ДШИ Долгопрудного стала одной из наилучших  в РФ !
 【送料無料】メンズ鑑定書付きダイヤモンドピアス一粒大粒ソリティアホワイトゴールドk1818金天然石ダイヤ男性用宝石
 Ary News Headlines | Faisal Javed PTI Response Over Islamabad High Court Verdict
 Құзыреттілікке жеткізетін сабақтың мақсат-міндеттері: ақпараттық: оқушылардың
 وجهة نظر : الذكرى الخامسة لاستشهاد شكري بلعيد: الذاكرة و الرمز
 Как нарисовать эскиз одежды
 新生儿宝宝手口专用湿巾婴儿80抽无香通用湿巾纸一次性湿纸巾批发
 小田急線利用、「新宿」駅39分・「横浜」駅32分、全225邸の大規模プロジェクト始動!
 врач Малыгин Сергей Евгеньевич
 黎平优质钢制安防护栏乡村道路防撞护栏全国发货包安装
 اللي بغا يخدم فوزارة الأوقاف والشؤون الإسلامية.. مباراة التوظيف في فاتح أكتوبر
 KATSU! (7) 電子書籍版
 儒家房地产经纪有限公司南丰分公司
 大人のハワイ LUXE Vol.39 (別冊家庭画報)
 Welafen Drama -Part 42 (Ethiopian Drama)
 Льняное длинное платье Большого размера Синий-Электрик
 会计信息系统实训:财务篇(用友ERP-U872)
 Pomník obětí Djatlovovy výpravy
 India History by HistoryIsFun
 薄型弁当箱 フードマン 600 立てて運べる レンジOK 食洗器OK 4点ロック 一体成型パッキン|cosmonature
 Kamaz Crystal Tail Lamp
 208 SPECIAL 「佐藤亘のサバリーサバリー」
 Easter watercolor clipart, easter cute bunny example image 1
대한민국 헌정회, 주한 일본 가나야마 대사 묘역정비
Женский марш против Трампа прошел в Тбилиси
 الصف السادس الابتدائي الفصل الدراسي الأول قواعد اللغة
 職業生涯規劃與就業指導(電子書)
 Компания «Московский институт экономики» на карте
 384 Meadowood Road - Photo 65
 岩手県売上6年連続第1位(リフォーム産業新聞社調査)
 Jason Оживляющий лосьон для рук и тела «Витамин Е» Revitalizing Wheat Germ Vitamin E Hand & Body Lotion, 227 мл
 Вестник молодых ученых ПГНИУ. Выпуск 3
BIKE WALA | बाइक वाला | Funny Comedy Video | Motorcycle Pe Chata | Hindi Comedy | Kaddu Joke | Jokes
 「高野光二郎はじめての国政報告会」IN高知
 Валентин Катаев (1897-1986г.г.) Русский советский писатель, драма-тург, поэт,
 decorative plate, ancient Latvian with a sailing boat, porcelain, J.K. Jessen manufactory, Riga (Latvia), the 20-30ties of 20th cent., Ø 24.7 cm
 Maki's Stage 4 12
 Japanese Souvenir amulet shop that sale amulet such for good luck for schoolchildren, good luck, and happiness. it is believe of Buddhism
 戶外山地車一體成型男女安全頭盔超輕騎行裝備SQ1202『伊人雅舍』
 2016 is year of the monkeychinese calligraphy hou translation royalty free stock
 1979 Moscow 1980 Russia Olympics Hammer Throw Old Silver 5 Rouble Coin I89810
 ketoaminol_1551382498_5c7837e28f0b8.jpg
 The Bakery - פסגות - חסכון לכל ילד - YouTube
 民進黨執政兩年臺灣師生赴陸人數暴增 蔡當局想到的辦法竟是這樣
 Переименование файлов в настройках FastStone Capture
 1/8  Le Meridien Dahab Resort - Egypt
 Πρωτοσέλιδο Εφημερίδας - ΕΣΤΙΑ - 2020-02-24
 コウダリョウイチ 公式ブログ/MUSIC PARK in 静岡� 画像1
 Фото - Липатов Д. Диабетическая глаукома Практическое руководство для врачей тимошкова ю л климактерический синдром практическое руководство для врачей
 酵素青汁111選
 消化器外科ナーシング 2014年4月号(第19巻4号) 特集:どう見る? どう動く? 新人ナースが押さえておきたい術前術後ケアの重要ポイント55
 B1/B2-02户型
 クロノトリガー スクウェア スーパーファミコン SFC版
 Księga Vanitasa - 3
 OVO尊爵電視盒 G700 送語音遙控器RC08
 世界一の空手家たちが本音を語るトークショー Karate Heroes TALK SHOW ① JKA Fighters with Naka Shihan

**Exercise instructions:** Taking the entries above, print exactly the lines starting at the line with "Welafen Drama -Part 42 (Ethiopian Drama)" and ending at the line with "職業生涯規劃與就業指導(電子書)", both included.

**Solution for this exercise:**
 Welafen Drama -Part 42 (Ethiopian Drama)
 Льняное длинное платье Большого размера Синий-Электрик
 会计信息系统实训:财务篇(用友ERP-U872)
 Pomník obětí Djatlovovy výpravy
 India History by HistoryIsFun
 薄型弁当箱 フードマン 600 立てて運べる レンジOK 食洗器OK 4点ロック 一体成型パッキン|cosmonature
 Kamaz Crystal Tail Lamp
 208 SPECIAL 「佐藤亘のサバリーサバリー」
 Easter watercolor clipart, easter cute bunny example image 1
대한민국 헌정회, 주한 일본 가나야마 대사 묘역정비
Женский марш против Трампа прошел в Тбилиси
 الصف السادس الابتدائي الفصل الدراسي الأول قواعد اللغة
 職業生涯規劃與就業指導(電子書)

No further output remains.